Tutorial

  • Each record in DoriC are usually presented through two pages: the primary page and the secondary page.
  • The primary page presents the basic information of the genome and the simple predicted results. Click the link of the replication origin in the primary page, the website will jump to the secondary page which presents the detailed information of the replication origin.
  • There may be multiple possible replication origins in a genome. Each replication origin links to its own secondary page.
  • The predicted results are explained in detail below.

The primary page : The HTML table

  • The HTML table provides the basic information of the genome and the simple predicted results. Click the link marked in red box, the website will jump to the secondary page which presents the detailed information of the replication origin.
  • Some regulatory protein are annotated here.
tutorial
Click the pictures to see details.

The primary page : Figure 1
The Z-curve graph with oriC related information.

  • The red, green, blue, and yellow line graphs indicate the AT, GC, RY, and MK disparity curves, respectively, calculated according to the Z-curve method.
  • Paweł Mackiewicz et al. [Paweł Mackiewicz et al., Nucleic Acids Res., 2004] proposed b value to measure the density of the DnaA box distribution. For each DnaA box, b = 1/d, d is a sum of the distances of the given DnaA box to its two adjacent DnaA boxes. A high value of b indicating a cluster of three boxes. The DnaA box corresponds to a purple dot graph. Each dot represents a DnaA box, the x-coordinate represents its position on the genome, and the y-coordinate represents its b value. The DnaA box cluster corresponds to a purple bar graph, which shows the maximum b value of DnaA boxes at the interval of genome position.
  • Red, dark blue, and light blue dotted lines indicate locations of the indicator genes, oriCs, and replication terminus, respectively. When users hover the cursor over the dotted lines marking predicted oriCs, indicator genes or replication terminus, the exact locations and other related information are automatically displayed.
  • Users can zoom the figure by sliding the mouse wheel or select specific datasets of interest for observation by clicking on the legend below.

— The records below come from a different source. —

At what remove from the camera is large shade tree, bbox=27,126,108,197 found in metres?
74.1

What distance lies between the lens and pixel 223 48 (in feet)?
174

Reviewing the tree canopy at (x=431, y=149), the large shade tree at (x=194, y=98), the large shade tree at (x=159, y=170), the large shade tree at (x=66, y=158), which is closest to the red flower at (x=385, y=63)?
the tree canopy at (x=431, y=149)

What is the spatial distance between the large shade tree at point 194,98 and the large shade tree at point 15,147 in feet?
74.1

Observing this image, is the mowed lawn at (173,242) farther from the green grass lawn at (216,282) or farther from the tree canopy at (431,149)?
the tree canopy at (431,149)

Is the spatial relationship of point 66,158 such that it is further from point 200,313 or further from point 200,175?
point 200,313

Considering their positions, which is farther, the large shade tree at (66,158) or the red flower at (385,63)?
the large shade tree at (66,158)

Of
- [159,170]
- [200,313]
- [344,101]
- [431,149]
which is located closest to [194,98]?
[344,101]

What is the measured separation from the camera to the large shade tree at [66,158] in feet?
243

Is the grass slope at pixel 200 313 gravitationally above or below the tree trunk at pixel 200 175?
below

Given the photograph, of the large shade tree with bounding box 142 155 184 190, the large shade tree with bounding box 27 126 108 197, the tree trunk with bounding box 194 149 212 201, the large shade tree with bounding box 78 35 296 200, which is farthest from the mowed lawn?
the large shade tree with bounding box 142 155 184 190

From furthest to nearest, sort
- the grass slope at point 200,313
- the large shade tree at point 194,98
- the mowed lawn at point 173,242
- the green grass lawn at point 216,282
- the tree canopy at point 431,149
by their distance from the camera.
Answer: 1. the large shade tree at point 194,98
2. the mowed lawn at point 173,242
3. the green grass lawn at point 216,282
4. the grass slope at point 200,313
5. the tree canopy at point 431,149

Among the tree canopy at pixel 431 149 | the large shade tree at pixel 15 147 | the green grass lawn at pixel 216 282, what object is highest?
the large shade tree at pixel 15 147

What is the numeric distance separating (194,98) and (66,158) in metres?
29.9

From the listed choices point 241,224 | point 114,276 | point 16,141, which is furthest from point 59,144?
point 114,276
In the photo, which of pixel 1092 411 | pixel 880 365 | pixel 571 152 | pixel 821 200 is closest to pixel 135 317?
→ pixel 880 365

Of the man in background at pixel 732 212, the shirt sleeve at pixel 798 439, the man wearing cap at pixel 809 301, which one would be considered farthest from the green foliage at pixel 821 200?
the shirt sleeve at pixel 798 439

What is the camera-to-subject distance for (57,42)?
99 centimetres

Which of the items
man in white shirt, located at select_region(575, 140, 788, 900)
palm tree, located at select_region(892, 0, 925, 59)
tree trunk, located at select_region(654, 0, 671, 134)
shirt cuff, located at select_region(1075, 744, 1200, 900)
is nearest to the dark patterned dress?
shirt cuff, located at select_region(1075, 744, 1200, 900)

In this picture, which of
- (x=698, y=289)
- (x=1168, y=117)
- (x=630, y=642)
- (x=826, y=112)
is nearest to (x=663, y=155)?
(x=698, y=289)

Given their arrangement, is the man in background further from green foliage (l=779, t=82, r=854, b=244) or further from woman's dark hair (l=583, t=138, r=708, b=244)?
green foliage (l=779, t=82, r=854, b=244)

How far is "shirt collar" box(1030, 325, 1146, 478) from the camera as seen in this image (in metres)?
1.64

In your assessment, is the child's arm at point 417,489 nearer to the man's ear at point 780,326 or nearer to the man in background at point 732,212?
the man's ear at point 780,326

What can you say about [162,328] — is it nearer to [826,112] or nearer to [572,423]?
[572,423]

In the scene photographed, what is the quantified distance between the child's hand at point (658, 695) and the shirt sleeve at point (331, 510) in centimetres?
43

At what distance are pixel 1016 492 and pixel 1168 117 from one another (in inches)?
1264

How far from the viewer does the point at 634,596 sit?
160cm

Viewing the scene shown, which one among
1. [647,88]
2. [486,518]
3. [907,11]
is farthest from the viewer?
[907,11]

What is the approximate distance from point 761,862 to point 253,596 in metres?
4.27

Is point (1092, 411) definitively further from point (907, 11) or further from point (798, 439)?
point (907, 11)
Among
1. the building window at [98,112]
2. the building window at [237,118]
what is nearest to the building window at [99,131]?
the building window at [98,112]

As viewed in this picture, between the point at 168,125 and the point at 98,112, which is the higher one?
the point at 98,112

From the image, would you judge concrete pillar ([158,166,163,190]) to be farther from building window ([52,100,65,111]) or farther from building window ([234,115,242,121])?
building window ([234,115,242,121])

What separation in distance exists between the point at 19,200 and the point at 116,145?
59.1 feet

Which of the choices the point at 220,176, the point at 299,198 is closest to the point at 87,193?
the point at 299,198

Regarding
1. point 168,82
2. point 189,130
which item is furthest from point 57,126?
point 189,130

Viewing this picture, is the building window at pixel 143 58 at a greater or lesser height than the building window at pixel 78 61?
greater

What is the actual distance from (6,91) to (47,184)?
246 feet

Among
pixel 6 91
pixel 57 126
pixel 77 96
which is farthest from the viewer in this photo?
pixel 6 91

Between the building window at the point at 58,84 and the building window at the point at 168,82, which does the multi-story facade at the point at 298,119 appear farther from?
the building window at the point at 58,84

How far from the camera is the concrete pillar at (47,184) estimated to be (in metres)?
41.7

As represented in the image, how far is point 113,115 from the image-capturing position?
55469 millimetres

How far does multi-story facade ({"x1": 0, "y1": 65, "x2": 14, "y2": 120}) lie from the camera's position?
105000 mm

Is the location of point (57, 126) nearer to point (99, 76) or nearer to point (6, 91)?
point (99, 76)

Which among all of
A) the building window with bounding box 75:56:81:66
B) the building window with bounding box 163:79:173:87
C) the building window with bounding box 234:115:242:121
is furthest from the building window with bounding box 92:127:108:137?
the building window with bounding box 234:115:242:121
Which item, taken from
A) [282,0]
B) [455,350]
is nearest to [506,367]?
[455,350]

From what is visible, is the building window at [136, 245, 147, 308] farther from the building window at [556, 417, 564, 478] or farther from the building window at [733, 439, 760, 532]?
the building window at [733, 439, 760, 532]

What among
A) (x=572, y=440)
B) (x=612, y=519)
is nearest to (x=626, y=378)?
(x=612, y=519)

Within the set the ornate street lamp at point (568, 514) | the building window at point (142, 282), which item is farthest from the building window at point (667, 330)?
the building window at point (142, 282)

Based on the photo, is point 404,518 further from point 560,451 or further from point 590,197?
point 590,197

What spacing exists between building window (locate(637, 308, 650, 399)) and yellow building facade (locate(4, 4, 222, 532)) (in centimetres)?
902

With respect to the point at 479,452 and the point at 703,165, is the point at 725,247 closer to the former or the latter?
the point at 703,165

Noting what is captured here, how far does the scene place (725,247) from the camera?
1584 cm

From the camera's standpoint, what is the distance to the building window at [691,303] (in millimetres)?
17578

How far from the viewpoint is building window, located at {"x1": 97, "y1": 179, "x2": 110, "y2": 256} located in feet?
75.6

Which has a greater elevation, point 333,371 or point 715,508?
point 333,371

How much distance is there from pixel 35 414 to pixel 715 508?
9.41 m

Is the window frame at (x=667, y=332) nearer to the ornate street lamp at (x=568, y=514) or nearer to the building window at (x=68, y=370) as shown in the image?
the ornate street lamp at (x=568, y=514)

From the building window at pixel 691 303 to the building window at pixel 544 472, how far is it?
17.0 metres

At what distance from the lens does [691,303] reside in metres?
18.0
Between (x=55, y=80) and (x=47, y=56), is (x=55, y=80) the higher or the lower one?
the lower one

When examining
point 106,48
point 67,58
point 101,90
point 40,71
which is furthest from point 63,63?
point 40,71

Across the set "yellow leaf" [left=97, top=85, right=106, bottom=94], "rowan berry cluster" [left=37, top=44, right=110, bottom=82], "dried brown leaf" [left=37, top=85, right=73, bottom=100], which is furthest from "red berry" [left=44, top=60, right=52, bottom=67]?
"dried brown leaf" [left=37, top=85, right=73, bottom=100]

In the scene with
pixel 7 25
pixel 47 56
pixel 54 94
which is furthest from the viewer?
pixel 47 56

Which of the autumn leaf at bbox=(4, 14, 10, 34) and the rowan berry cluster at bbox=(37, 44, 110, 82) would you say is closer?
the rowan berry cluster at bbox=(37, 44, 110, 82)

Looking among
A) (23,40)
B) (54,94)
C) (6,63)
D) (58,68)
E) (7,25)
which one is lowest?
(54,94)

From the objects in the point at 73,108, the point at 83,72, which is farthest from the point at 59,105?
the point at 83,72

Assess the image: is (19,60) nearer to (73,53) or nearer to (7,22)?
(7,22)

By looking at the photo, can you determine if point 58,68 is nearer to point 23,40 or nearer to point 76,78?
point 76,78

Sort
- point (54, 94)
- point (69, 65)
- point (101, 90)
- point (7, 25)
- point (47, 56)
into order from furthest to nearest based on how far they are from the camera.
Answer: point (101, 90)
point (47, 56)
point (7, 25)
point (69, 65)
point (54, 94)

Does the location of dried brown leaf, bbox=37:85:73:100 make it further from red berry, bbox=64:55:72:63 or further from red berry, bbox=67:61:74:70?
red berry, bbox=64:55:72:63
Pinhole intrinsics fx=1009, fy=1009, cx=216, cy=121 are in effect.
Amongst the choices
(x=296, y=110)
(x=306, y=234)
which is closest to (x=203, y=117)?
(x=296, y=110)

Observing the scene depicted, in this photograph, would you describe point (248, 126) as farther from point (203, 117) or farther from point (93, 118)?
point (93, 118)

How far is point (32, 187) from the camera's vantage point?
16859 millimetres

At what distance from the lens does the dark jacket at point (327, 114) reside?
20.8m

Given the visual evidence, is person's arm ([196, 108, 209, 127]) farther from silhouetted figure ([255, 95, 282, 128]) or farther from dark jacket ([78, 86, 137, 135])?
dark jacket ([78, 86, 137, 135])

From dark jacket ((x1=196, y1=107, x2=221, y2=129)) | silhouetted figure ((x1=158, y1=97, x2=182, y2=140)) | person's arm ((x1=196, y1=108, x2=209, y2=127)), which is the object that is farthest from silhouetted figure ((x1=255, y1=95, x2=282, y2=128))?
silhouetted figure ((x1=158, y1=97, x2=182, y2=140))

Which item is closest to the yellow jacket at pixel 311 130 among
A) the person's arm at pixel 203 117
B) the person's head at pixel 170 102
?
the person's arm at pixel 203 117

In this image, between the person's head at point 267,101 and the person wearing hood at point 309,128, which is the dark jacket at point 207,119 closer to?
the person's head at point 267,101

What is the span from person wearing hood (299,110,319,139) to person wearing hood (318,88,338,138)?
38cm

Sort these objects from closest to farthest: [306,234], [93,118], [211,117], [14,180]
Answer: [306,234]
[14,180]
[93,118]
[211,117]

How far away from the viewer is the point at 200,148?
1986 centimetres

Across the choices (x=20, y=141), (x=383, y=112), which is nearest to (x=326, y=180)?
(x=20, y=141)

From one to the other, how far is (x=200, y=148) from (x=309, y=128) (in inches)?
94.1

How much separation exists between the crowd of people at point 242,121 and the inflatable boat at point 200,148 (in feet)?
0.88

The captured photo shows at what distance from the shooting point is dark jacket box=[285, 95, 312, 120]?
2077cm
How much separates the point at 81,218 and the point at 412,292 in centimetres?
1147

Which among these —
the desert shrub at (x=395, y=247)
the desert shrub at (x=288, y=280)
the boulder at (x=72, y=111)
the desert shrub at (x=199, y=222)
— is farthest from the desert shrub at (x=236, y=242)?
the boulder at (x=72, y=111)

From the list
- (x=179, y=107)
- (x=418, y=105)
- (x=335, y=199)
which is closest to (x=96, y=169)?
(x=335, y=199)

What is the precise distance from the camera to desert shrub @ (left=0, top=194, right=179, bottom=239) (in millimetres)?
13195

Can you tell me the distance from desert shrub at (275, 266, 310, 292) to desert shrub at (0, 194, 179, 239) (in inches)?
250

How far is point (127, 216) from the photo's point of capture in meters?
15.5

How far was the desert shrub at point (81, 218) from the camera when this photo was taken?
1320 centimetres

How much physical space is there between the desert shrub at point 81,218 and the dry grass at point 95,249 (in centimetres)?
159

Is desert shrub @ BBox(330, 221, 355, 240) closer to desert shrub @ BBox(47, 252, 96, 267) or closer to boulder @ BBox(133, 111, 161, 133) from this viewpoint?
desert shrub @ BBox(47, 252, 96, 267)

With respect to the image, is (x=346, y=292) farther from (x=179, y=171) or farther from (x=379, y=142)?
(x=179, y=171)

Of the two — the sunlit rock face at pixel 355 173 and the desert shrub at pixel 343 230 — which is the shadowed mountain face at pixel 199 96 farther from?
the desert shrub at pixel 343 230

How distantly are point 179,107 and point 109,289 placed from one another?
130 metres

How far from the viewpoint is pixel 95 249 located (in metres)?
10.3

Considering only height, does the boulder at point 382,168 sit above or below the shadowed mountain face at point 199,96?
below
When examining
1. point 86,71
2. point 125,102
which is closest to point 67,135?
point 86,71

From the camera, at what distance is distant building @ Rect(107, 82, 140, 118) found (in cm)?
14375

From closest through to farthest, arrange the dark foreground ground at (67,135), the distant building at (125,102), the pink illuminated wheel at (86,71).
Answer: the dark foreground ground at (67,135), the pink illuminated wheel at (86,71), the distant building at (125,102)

The primary page : Figure 2
The Z-curve graph rotated at the maximum of the GC disparity curve.


The secondary page : The HTML table
The HTML table provides some simple information of the oriC.


The secondary page : Browse in NCBI


The secondary page : Oric map
The oric map contains two parts.

  • The line graph shows the transition probability of each base pair in the oriC sequence calculated using Stress-Induced Duplex Destabilization method that analyzes stress-driven DNA strand separation. Five lines with gradient colors were calculated using different negative superhelicity values. The region with high transition probabilities is susceptible to melting. Therefor, the peaks may correspond to the AT-rich sequence that might serve as a DUE.
  • The oriC sequence schematic diagram showing the distribution of functional elements, such as DnaA box, DnaA-trio, ATP-DnaA box, and binding sites of SeqA, CtrA, Fis, and IHF found in the predicted oriC.

The secondary page : Oric sequence

  • The functional elements are labeled with different colors or symbols in the oriC sequence.
  • Indicator genes upstream and downstream of the predicted oriC are also labeled.
  • In order to display the possible functional elements as comprehensively as possible, all possible DnaA-trios are labeled, and a less conserved DnaA box with ≤ 4 mismatches from the standard DnaA box motif adjacent to potential DnaA-trios will also be labeled, although its mismatch might be more than that entered by users.
  • To facilitate potential new discoveries, all possible functional elements have been searched for within the oriCs recorded in DoriC 12.0. However, it should be noted that the predicted binding motifs may not always be functional as real binding sites, since many of these are restricted to specific lineages (e.g., Fis, IHF, and CtrA binding sites are usually found in a subset of proteobacteria) and are not present throughout the bacterial domain (same GATC methylation sites). The default display of these sites is also set according to the lineage of species. Additionally, the characteristic visualization of oriC sequences is interactive, and users can select functional elements for observation by clicking corresponding buttons.

The secondary page : Repeat sequences discovery in oriCs by MEME
In order to reveal possible new motifs, the repeat sequences in predicted oriCs are discovered by MEME.


The secondary page : The distribution of genes on leading or lagging strand


The secondary page : The distribution of base composition on leading or lagging strand
The Adenine (A), Thymine (T), Guanine (G), Cytosine (C), Purine (A+G) and Pyrimidine (C+T) content as well as sequence length of the leading strand and lagging strand are counted here.


The secondary page : Homologous oriC sequences search with BLAST
The homologous sequences to predicted oriCs are searched by BLAST against the DoriC database, and the BLAST results linking to the corresponding entry in the DoriC database are also provided.